Obviously -- it should be obvious, anyway -- these elements don't pertain to RPGs.

Maybe it should be obvious; but even on this forum, you can find people enjoying pretty much all of these in RPGs. Some of them are even viewed as respectable positions to advocate.

On the original topic, The Worm Ouroboros solved the "solved" world problem, over and over and over again.

James Gillen

Quote from: RPGPundit;850796"solvable" worlds (or their flipside, "unsolveable" worlds; which is to say worlds where one thing is the problem and the PCs are expressly forbidden from ever being able to fix it) tend to be tremendously shallow and largely uninteresting.

The primary example of the latter being Gilligan's Island.

JG
-My own opinion is enough for me, and I claim the right to have it defended against any consensus, any majority, anywhere, any place, any time. And anyone who disagrees with this can pick a number, get in line and kiss my ass.
 -Christopher Hitchens
-Be very very careful with any argument that calls for hurting specific people right now in order to theoretically help abstract people later.
-Daztur

James Gillen

Quote from: soltakss;851073Become the overlord yourself.

After all, someone is going to try and fill the power vacuum and you would be better than someone else who would be as bad as the previous overlord.

And then the next campaign becomes you and your peers trying to hang on to power while suppressing opposition and fighting rivals and each other.
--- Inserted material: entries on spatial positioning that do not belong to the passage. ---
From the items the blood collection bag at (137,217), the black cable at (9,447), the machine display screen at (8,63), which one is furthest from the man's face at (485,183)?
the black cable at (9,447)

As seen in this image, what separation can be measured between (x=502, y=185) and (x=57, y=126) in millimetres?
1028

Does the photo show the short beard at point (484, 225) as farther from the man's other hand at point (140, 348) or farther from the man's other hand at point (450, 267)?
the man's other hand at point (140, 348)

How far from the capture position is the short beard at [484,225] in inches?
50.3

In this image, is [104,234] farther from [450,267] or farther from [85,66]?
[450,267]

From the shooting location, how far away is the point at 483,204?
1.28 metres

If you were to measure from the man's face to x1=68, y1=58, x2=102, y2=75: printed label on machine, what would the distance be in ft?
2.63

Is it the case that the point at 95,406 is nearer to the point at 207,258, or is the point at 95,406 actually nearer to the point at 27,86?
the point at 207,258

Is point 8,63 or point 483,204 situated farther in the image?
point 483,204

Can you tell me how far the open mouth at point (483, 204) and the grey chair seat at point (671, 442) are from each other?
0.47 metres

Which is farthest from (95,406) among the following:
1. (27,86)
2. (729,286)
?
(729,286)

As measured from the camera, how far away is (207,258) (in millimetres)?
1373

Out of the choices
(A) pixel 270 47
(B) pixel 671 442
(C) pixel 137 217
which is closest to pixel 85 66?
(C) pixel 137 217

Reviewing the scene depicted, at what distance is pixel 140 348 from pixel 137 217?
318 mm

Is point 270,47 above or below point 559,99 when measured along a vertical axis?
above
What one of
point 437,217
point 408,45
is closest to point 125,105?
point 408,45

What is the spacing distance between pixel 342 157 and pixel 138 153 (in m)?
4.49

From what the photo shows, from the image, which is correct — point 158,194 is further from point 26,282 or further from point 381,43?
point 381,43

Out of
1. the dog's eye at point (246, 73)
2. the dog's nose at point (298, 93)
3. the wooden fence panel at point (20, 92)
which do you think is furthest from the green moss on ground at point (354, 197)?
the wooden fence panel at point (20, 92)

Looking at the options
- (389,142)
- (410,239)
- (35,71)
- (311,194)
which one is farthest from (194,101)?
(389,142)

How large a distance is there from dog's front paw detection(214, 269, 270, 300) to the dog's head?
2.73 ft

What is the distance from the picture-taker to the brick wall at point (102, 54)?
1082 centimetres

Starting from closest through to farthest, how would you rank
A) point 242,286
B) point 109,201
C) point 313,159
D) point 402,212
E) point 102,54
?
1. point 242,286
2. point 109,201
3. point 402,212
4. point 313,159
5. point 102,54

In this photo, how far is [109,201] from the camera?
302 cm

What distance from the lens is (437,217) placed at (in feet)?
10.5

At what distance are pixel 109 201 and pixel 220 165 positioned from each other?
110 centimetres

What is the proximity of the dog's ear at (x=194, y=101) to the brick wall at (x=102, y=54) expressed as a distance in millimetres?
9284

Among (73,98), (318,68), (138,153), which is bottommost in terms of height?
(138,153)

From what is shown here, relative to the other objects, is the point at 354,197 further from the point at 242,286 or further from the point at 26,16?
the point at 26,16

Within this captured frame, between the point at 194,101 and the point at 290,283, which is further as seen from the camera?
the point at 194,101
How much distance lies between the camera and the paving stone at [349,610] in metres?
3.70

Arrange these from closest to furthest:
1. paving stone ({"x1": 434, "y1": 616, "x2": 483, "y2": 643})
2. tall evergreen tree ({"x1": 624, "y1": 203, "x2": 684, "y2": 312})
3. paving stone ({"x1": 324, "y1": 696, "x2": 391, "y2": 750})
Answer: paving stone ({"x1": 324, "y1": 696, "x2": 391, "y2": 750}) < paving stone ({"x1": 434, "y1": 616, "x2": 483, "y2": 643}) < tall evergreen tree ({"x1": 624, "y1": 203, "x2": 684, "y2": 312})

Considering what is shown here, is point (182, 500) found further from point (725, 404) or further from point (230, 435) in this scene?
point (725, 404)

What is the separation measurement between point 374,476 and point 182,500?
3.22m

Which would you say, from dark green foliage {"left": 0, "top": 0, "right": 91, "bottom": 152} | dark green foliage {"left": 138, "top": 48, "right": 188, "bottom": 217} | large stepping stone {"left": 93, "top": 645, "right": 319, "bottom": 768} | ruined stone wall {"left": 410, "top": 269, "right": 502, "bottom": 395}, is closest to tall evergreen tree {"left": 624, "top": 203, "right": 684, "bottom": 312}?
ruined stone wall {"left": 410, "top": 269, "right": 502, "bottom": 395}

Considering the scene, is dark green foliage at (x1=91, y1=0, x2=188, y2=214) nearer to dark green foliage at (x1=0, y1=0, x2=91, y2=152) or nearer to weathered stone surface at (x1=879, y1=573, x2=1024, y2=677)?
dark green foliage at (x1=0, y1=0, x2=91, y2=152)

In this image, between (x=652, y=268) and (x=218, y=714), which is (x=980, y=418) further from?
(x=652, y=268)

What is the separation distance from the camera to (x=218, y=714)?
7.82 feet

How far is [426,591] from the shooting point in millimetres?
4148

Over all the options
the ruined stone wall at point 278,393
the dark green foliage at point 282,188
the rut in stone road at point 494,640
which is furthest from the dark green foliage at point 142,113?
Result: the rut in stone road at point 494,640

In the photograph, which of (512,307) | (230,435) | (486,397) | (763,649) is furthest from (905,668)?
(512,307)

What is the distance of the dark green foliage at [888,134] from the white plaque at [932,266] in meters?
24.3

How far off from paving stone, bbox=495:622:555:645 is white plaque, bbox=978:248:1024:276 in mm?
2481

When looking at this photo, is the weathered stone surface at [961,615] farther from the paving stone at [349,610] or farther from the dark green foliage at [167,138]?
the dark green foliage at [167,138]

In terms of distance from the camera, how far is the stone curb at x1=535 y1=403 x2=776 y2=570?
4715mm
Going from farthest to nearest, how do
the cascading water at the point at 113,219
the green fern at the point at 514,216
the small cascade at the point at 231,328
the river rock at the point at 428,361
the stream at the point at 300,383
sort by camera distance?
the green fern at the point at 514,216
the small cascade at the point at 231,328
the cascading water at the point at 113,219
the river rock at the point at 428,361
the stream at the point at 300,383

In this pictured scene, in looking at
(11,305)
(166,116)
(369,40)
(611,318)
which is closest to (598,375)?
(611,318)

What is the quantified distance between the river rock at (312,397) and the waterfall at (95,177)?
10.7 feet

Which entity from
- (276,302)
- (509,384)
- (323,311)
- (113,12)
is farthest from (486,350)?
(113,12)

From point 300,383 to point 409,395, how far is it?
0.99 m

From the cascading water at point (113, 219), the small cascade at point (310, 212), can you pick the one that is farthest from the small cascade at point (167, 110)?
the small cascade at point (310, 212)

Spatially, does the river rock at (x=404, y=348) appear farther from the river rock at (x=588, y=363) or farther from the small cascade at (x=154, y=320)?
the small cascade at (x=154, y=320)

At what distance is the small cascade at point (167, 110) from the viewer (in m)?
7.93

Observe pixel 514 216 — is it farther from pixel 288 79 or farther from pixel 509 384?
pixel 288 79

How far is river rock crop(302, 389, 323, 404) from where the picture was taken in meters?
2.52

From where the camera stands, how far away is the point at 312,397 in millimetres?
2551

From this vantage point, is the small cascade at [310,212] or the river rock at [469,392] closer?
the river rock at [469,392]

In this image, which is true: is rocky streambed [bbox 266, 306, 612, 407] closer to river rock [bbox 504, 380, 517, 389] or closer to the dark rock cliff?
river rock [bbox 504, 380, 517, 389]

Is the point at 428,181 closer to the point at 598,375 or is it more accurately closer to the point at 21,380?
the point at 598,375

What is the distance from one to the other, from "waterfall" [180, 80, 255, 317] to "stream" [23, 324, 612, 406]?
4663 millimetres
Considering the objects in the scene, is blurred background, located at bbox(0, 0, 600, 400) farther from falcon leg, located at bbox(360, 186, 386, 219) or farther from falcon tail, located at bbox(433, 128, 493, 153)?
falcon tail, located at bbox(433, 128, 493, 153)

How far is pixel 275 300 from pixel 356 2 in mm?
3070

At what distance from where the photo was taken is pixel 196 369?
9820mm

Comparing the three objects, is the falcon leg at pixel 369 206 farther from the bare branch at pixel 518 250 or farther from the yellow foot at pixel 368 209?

It worked for The Godfather.

JG
-My own opinion is enough for me, and I claim the right to have it defended against any consensus, any majority, anywhere, any place, any time. And anyone who disagrees with this can pick a number, get in line and kiss my ass.
 -Christopher Hitchens
-Be very very careful with any argument that calls for hurting specific people right now in order to theoretically help abstract people later.